* **Aim of the task**: Print out the full material below, exact in every line, with no images included.

Records to use: Begin

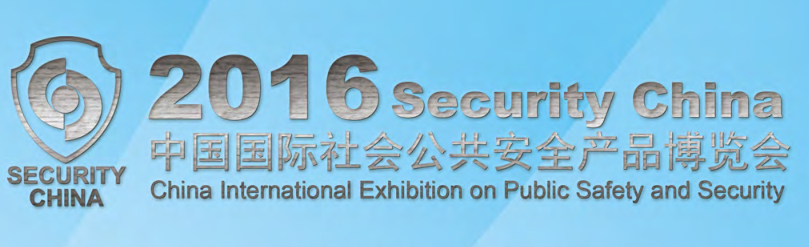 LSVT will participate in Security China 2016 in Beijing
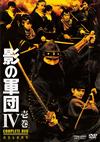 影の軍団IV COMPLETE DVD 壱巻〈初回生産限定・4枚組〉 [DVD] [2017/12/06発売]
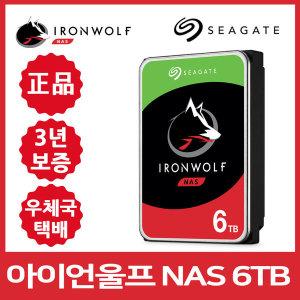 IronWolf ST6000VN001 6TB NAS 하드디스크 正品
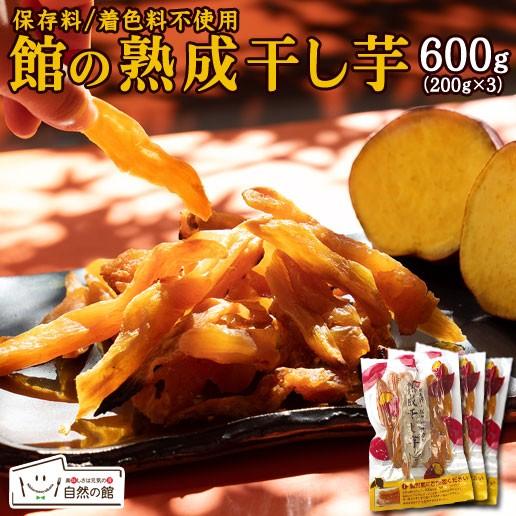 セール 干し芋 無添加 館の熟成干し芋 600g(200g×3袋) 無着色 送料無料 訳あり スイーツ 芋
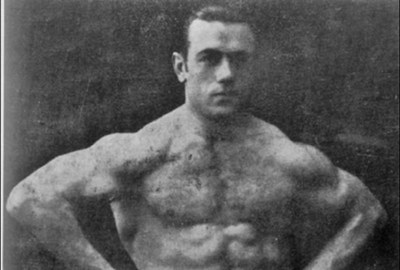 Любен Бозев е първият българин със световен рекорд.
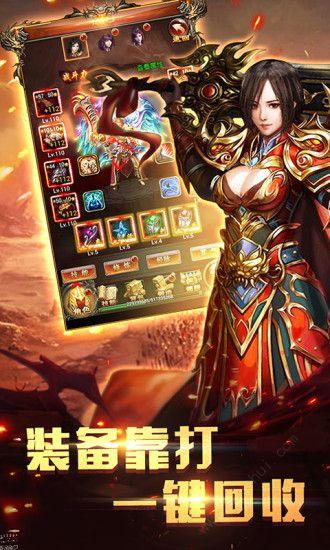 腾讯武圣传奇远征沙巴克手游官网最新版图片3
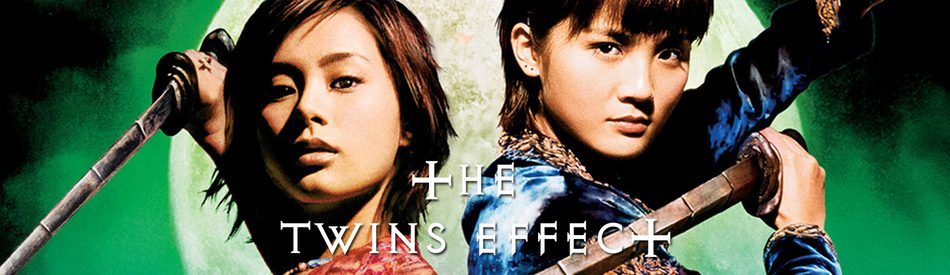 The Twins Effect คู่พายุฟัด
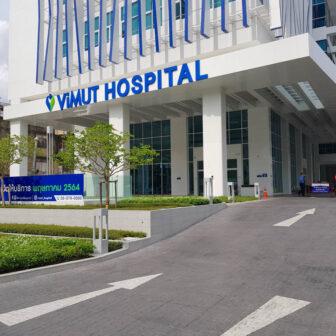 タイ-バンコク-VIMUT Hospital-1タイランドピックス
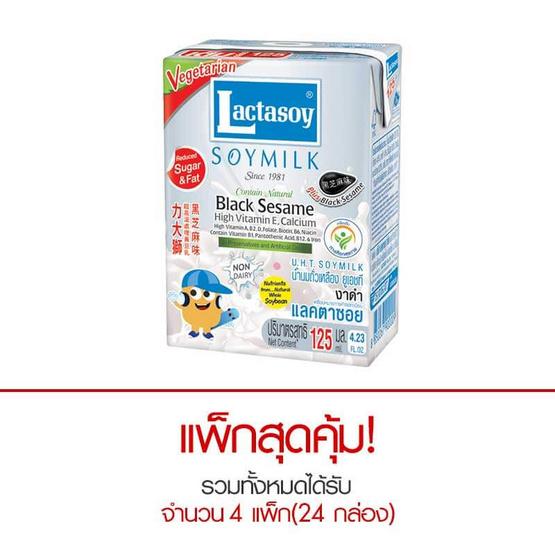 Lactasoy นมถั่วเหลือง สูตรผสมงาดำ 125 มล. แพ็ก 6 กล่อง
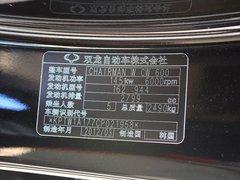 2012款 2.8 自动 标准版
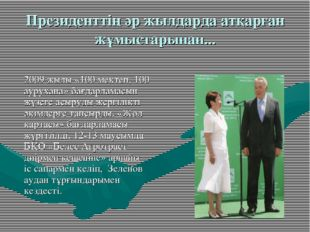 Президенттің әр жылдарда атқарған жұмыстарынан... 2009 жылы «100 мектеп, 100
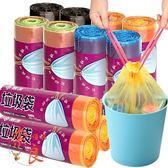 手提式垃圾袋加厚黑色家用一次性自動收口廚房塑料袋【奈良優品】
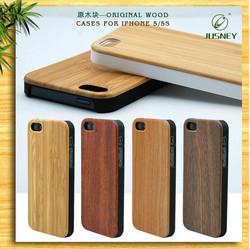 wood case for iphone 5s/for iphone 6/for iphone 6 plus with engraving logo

Records to use: End

* **Result for this exercise**:
 LSVT will participate in Security China 2016 in Beijing
 影の軍団IV COMPLETE DVD 壱巻〈初回生産限定・4枚組〉 [DVD] [2017/12/06発売]
 IronWolf ST6000VN001 6TB NAS 하드디스크 正品
 セール 干し芋 無添加 館の熟成干し芋 600g(200g×3袋) 無着色 送料無料 訳あり スイーツ 芋
 Любен Бозев е първият българин със световен рекорд.
 腾讯武圣传奇远征沙巴克手游官网最新版图片3
 The Twins Effect คู่พายุฟัด
 タイ-バンコク-VIMUT Hospital-1タイランドピックス
 Lactasoy นมถั่วเหลือง สูตรผสมงาดำ 125 มล. แพ็ก 6 กล่อง
 2012款 2.8 自动 标准版
 Президенттің әр жылдарда атқарған жұмыстарынан... 2009 жылы «100 мектеп, 100
 手提式垃圾袋加厚黑色家用一次性自動收口廚房塑料袋【奈良優品】
 wood case for iphone 5s/for iphone 6/for iphone 6 plus with engraving logo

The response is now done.